Strategic Partners Conservative Allocation Fund

Strategic Partners Moderate Allocation Fund

Strategic Partners Growth Allocation Fund

SUBADVISORY AGREEMENT

Agreement made as of this 31st day of August, 2006 between Prudential Investments LLC (PI or the Manager), a New York limited liability company, and RS Investment Management Co. LLC (RS or the Subadviser),

WHEREAS, the Manager has entered into a Management Agreement (the Management Agreement) with Strategic Partners Asset Allocation Funds, a Delaware statutory trust (the Fund) and a diversified, open-end management investment company registered under the Investment Company Act of 1940, as amended (the 1940 Act), pursuant to which PI acts as Manager of the Fund; and

WHEREAS, the Manager desires to retain the Subadviser to provide investment advisory services to one or more of its series as specified in Schedule A hereto (individually and collectively, with the Fund, referred to herein as the Fund) and to manage such portion of the Funds portfolio as the Manager shall from time to time direct, and the Subadviser is willing to render such investment advisory services; and

NOW, THEREFORE, the Parties agree as follows:

1. (a) Subject to the supervision of the Manager and the board of trustees of the Fund (the Board), the Subadviser shall manage such portion of the Funds portfolio, including the purchase, retention and disposition thereof, in accordance with the Funds investment objectives, policies and restrictions as stated in its then current prospectus and statement of additional information (such prospectus and statement of additional information as currently in effect and as amended or supplemented from time to time, being herein called the Prospectus), and subject to the following understandings:

(i) The Subadviser shall manage such portion of the Funds portfolio as the Manager shall direct, and shall determine from time to time what investments and securities will be purchased, retained or sold by the Fund, and what portion of the assets will be invested or held uninvested as cash.

(ii) In the performance of its duties and obligations under this Agreement, the Subadviser shall act in conformity with the copies of the Declaration of Trust, By-Laws and Prospectus of the Fund and any procedures adopted by the Board applicable to the Fund and any amendments to those procedures (Board Procedures) provided to it by the Manager (the Fund Documents), and with the instructions and directions of the Manager and of the Board, co-operate with the Managers (or its designees) personnel responsible for monitoring the Funds compliance.
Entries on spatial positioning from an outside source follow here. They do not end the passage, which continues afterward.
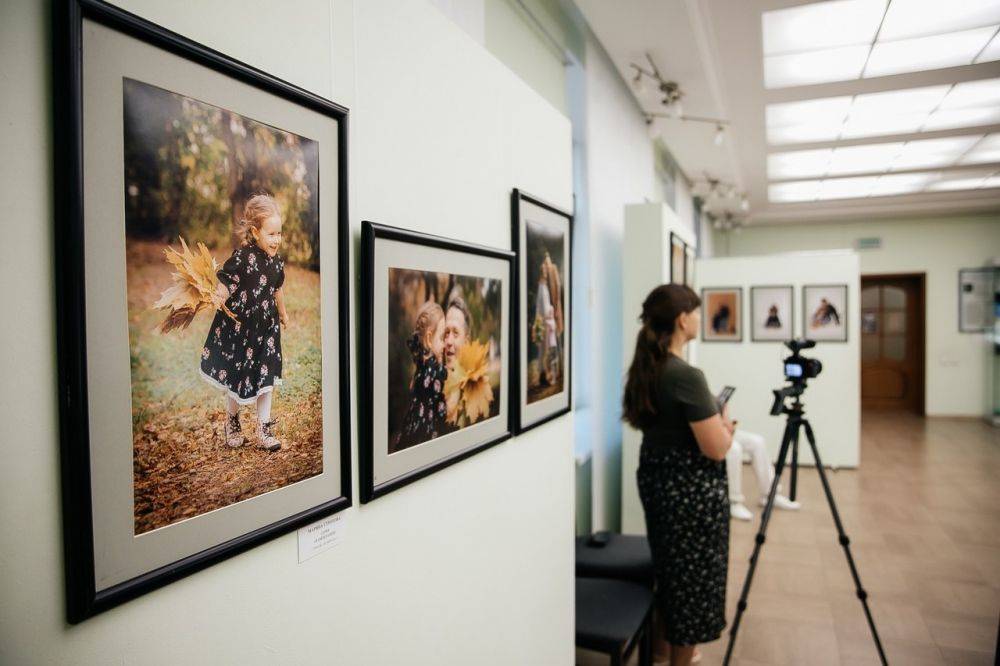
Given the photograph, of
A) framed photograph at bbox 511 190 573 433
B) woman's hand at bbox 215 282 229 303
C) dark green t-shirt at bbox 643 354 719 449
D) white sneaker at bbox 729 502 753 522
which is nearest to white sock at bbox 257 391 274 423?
woman's hand at bbox 215 282 229 303

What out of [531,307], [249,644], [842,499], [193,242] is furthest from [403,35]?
[842,499]

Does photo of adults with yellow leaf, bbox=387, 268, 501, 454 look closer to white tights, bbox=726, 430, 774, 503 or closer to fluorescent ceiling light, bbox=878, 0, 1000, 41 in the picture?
fluorescent ceiling light, bbox=878, 0, 1000, 41

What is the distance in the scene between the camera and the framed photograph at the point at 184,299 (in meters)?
0.80

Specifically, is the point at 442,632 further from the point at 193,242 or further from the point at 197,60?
the point at 197,60

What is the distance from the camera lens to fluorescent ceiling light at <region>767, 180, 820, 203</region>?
946 cm

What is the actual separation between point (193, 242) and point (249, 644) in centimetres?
73

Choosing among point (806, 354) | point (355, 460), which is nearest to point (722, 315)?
point (806, 354)

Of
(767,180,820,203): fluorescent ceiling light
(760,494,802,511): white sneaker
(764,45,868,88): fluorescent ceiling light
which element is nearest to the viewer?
(764,45,868,88): fluorescent ceiling light

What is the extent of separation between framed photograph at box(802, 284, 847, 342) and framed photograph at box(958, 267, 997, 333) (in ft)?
19.1

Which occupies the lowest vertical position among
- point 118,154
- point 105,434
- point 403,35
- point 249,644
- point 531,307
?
point 249,644

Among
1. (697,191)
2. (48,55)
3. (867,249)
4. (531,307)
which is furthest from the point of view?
(867,249)

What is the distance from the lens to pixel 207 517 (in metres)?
0.99

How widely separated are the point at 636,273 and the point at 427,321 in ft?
10.8

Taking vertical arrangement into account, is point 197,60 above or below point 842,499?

The Subadviser shall also comply at all times with the 1940 Act, the Investment Advisers Act of 1940, as amended (the Advisers Act), the Internal Revenue Code of 1986, as amended, and all other applicable federal and state laws and regulations, including securities law. The Manager shall provide Subadviser timely with copies of any updated Fund Documents.

(iii) The Subadviser shall determine the securities and futures contracts to be purchased or sold by such portion of the Funds portfolio, as applicable, and shall place orders with or through such persons, brokers, dealers or futures commission merchants (including but not limited to Prudential Equity Group (or any broker or dealer affiliated with the Subadviser) to carry out the policy with respect to brokerage as set forth in the Funds Prospectus or as the Board may direct from time to time. In providing the Fund with investment advisory services, it is recognized that the Subadviser shall give primary consideration to securing the most favorable price and efficient execution. Within the framework of this policy, the Subadviser may consider the financial responsibility, research and investment information and other services provided by brokers, dealers or futures commission merchants who may effect or be a party to any such transaction or other transactions to which the Subadvisers other clients may be a party. The Manager (or Subadviser) to the Fund each shall have discretion to effect investment transactions for the Fund through broker-dealers (including, to the extent legally permissible, broker-dealers affiliated with the Subadviser(s)) qualified to obtain best execution of such transactions who provide brokerage and/or research services, as such services are defined in Section 28(e) of the Securities Exchange Act of 1934, as amended (the 1934 Act), and to cause the Fund to pay any such broker-dealers an amount of commission for effecting a portfolio transaction in excess of the amount of commission another broker-dealer would have charged for effecting that transaction, if the brokerage or research services provided by such broker-dealer, viewed in light of either that particular investment transaction or the overall responsibilities of the Manager (or the Subadviser) with respect to the Fund and other accounts as to which they or it may exercise investment discretion (as such term is defined in Section 3(a)(35) of the 1934 Act), are reasonable in relation to the amount of commission.